Page text →
■ ■ ■ ■ ■ ■ ■
Please note that this document is not intended as a comprehensive tuning guide. Corresponding information is available already (see the Links section). This document simply demonstrates an application of some of that knowledge. Additionally, there are some helper tools available, such as the gain tuner extension (see the Links section).

Caveats

Note that all the parameter estimation helpers used in this document are very crude. They are not intended to provide precise results but to get a rough understanding of the value range from which to choose your parameters. With that in mind, a value of 10 m/s² will be used for gravity in all computations.

Links

• Articulation and Robot Simulation Stability Guide

• https://docs.isaacsim.omniverse.nvidia.com/latest/robot_setup_tutorials/joint_tuning.html#isaac-sim-app-tutorial-advanced-joint-tuning

• https://docs.isaacsim.omniverse.nvidia.com/latest/robot_setup/ext_isaacsim_robot_setup_gain_tuner.html

Preparation Work

When tuning something like a gripper, it is often helpful to first create a set of very simple scenes that only contain the gripper (or just the hand part for a full humanoid robot) and one object to grasp. One testing sequence could involve starting with an open gripper and placing the object to grip between the pincers or fingers. Begin with gravity disabled on the object to grip. Let the gripper close around the object and observe for any instabilities or penetration. Once the gripping action reaches a steady state, enable gravity on the gripped object and check again for instabilities, penetration and whether the gripper can maintain its grip in the presence of gravity. An additional force can be applied on the grasped object to emulate a lifting movement.
■ ■ ■ ■ ■ ■ ■
Written instruction → Repeat the text on gripper tuning above, word for word and in full.

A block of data
■ ■ ■ ■ ■ ■ ■
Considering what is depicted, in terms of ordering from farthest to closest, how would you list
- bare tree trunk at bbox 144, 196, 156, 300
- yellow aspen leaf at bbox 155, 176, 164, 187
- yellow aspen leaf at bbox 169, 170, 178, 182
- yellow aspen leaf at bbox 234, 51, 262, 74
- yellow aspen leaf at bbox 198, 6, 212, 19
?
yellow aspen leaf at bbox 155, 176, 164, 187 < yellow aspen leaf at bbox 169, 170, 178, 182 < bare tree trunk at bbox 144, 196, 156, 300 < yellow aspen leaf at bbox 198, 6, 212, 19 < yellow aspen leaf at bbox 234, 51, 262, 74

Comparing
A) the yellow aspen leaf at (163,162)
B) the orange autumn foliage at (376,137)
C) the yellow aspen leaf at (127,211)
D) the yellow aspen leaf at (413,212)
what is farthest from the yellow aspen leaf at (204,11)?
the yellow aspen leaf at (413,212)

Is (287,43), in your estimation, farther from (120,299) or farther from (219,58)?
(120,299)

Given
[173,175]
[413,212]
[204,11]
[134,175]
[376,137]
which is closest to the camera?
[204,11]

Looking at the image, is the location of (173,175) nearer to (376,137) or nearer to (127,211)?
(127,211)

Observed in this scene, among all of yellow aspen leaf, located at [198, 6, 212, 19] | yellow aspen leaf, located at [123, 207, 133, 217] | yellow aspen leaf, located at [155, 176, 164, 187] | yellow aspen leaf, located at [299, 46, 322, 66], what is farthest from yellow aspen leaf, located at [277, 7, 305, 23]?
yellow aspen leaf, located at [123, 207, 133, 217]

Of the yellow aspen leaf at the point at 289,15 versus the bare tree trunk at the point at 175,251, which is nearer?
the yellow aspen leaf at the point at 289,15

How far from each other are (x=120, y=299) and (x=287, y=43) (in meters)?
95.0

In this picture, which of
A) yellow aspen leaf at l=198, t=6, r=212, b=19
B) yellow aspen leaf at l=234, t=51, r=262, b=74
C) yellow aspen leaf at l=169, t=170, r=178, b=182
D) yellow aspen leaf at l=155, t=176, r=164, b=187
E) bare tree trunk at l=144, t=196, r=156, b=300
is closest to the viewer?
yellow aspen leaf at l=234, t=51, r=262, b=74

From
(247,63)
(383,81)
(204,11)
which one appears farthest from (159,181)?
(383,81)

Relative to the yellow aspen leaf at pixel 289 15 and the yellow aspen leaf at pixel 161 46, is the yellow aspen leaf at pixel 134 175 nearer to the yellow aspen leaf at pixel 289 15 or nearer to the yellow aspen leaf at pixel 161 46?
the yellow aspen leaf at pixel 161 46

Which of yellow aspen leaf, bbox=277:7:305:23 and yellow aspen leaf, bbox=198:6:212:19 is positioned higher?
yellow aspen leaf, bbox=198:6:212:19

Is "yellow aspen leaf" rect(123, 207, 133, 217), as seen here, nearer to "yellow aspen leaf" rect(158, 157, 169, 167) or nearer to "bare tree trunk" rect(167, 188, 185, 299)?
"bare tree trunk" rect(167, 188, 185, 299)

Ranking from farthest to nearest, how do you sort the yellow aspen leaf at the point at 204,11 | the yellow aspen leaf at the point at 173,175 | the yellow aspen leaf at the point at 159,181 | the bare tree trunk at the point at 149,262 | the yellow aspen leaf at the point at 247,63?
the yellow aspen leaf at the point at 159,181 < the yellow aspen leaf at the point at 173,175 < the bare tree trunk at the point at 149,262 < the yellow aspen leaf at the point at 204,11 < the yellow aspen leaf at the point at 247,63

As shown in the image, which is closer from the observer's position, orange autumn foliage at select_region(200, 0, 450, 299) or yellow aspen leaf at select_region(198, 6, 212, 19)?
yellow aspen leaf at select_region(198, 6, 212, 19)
■ ■ ■ ■ ■ ■ ■
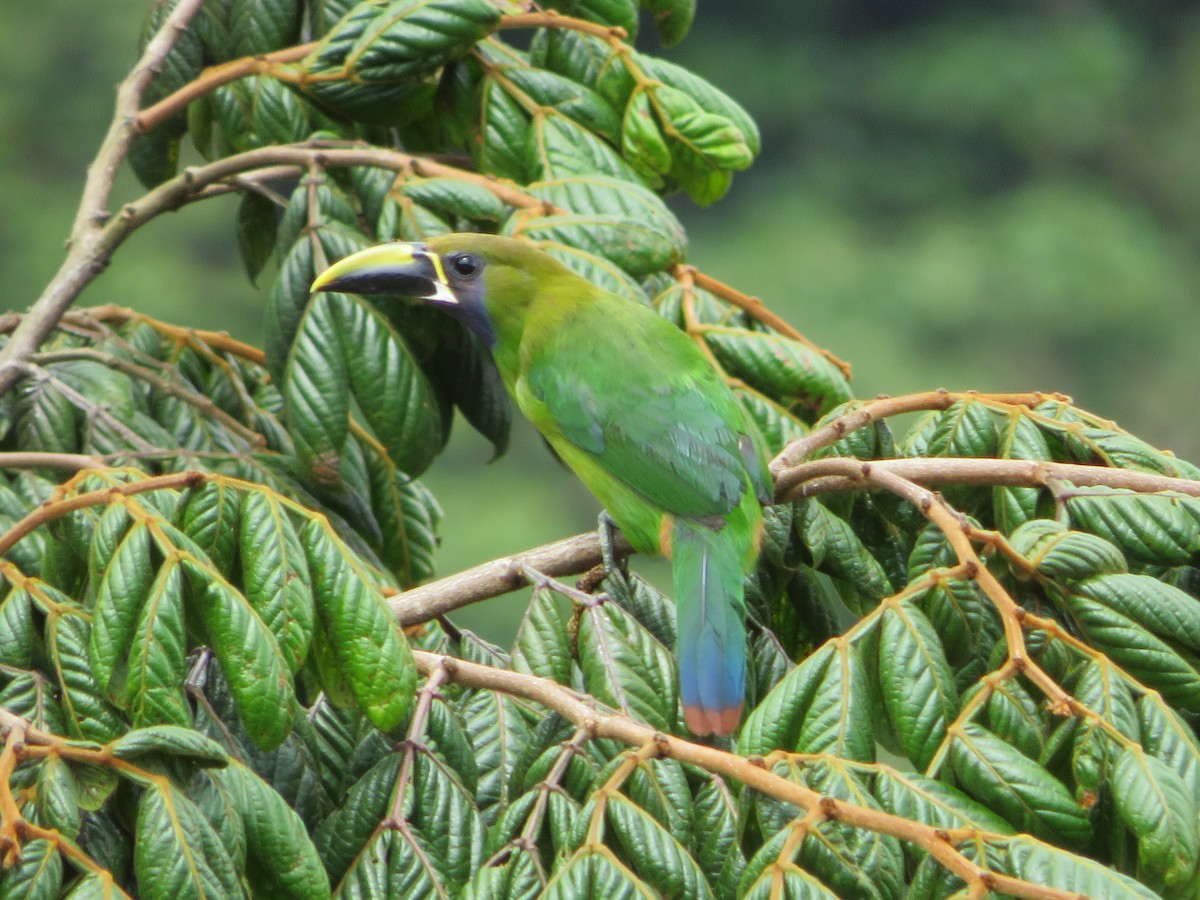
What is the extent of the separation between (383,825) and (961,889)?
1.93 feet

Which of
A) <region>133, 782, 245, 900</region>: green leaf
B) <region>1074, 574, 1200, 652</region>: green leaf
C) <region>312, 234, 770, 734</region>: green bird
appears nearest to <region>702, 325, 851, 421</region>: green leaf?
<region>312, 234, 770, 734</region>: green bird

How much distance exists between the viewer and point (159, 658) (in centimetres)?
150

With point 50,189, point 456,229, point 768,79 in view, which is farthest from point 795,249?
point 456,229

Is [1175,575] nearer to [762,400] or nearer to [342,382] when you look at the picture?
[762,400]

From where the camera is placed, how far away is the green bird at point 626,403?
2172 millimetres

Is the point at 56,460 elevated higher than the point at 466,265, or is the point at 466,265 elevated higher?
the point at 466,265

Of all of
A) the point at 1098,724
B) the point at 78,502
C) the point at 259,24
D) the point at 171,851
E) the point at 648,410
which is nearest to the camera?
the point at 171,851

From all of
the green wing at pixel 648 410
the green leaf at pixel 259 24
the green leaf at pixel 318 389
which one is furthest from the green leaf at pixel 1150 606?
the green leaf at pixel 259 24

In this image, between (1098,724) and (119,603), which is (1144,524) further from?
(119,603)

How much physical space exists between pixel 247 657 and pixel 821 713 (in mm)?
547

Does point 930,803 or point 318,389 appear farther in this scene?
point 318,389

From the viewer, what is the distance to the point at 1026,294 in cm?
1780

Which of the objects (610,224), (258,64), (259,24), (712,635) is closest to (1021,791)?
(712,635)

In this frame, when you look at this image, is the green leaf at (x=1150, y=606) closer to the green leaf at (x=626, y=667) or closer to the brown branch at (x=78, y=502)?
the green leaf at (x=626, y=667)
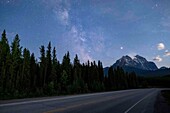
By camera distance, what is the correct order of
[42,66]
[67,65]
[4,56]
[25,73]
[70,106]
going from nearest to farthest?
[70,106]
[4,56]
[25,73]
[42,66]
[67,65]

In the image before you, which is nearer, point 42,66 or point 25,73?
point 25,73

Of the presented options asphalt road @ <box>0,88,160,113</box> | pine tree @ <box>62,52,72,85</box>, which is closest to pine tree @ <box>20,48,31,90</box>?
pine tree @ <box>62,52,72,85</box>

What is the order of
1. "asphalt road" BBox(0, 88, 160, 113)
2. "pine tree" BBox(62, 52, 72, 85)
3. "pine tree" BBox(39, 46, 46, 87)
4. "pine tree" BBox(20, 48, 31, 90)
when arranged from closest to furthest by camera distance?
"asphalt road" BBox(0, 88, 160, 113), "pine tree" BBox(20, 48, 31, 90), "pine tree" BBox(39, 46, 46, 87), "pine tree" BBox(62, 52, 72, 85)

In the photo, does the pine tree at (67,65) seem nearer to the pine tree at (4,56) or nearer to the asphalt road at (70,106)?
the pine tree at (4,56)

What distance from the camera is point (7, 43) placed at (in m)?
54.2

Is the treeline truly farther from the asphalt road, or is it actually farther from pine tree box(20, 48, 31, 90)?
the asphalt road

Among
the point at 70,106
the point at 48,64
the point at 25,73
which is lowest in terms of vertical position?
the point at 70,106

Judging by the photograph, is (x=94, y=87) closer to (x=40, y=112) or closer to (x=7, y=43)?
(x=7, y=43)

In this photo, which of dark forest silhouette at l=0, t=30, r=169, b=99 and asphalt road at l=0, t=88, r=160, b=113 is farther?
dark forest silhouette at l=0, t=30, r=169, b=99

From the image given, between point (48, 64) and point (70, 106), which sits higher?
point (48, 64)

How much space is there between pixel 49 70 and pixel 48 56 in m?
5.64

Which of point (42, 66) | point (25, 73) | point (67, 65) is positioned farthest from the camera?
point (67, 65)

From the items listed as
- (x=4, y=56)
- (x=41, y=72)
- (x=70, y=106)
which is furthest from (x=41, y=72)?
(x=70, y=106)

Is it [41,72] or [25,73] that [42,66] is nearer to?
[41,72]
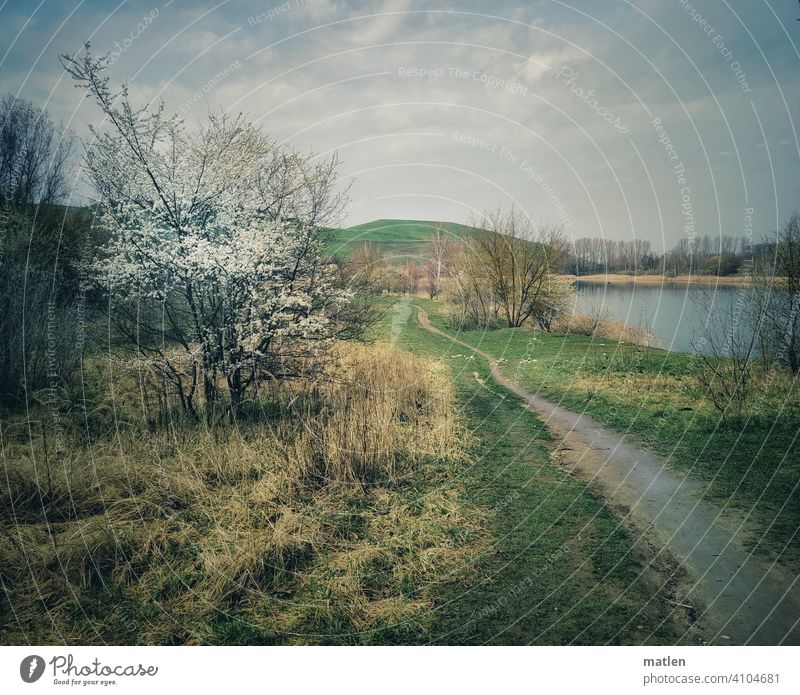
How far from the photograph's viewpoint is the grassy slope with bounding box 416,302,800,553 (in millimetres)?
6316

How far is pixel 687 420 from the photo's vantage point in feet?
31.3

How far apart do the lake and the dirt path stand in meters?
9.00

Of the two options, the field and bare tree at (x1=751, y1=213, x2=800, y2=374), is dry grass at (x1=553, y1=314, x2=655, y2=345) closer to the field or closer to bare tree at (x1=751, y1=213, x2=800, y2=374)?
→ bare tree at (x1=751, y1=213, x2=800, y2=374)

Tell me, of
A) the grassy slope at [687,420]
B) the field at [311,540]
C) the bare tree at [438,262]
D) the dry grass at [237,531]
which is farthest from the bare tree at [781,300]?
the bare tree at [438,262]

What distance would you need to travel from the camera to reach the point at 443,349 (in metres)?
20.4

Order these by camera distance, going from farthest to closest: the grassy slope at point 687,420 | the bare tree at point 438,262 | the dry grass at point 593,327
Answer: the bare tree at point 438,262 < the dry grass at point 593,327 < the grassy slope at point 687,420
■ ■ ■ ■ ■ ■ ■
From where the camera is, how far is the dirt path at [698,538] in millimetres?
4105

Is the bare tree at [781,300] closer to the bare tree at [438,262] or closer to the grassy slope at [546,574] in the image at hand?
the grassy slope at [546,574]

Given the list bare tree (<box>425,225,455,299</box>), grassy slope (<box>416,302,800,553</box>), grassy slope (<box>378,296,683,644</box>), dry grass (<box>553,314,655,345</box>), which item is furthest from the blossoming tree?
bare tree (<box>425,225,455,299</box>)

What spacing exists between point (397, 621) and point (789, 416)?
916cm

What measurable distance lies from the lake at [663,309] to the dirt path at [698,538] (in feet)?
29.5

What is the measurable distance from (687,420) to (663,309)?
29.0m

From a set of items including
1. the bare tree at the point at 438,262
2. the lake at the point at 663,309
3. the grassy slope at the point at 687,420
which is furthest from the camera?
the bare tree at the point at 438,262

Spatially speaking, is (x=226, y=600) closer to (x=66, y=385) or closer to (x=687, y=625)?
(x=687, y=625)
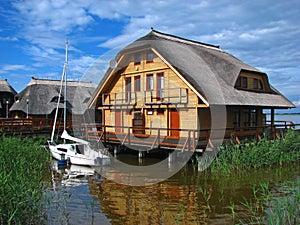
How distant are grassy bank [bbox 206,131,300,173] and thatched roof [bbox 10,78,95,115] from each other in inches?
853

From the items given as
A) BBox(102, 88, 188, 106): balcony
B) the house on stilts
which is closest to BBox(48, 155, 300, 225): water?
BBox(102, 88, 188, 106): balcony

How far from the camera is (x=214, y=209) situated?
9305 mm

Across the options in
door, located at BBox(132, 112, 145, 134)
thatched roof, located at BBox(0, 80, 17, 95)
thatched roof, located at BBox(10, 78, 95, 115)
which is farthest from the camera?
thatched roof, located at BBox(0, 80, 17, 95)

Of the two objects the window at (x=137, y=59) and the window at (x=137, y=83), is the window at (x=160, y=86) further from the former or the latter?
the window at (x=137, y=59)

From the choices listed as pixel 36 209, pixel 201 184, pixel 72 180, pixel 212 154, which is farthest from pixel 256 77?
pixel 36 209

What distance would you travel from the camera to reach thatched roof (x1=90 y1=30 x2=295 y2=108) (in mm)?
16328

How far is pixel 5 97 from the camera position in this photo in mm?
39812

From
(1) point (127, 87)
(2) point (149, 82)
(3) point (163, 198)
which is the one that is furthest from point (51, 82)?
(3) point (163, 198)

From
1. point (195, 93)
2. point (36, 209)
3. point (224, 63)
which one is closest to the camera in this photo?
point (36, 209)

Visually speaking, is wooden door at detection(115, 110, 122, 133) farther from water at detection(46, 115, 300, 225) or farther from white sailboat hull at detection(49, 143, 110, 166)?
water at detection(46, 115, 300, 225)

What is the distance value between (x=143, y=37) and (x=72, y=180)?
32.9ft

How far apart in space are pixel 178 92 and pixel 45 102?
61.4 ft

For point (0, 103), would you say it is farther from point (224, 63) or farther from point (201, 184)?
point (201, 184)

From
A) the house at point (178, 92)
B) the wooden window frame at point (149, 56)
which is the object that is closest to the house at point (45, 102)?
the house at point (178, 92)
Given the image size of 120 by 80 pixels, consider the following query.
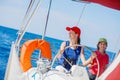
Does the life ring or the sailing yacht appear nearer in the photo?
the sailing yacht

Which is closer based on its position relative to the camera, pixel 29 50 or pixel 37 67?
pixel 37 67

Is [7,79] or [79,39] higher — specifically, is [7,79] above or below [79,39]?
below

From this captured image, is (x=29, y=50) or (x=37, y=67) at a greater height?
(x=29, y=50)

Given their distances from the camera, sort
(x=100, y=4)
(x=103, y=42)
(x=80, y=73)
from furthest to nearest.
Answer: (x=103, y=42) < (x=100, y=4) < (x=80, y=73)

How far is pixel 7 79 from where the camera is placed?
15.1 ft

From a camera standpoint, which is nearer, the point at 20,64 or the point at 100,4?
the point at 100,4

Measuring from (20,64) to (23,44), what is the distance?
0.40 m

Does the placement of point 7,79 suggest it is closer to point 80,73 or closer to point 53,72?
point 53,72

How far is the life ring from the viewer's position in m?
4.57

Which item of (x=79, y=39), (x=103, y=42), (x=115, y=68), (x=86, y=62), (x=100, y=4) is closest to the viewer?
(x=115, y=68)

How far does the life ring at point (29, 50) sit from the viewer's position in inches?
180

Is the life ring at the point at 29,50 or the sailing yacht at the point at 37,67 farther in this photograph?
■ ■ ■ ■ ■ ■ ■
Task solution →
Please note that this document is not intended as a comprehensive tuning guide. Corresponding information is available already (see the Links section). This document simply demonstrates an application of some of that knowledge. Additionally, there are some helper tools available, such as the gain tuner extension (see the Links section).

Caveats

Note that all the parameter estimation helpers used in this document are very crude. They are not intended to provide precise results but to get a rough understanding of the value range from which to choose your parameters. With that in mind, a value of 10 m/s² will be used for gravity in all computations.

Links

• Articulation and Robot Simulation Stability Guide

• https://docs.isaacsim.omniverse.nvidia.com/latest/robot_setup_tutorials/joint_tuning.html#isaac-sim-app-tutorial-advanced-joint-tuning

• https://docs.isaacsim.omniverse.nvidia.com/latest/robot_setup/ext_isaacsim_robot_setup_gain_tuner.html

Preparation Work

When tuning something like a gripper, it is often helpful to first create a set of very simple scenes that only contain the gripper (or just the hand part for a full humanoid robot) and one object to grasp. One testing sequence could involve starting with an open gripper and placing the object to grip between the pincers or fingers. Begin with gravity disabled on the object to grip. Let the gripper close around the object and observe for any instabilities or penetration. Once the gripping action reaches a steady state, enable gravity on the gripped object and check again for instabilities, penetration and whether the gripper can maintain its grip in the presence of gravity. An additional force can be applied on the grasped object to emulate a lifting movement.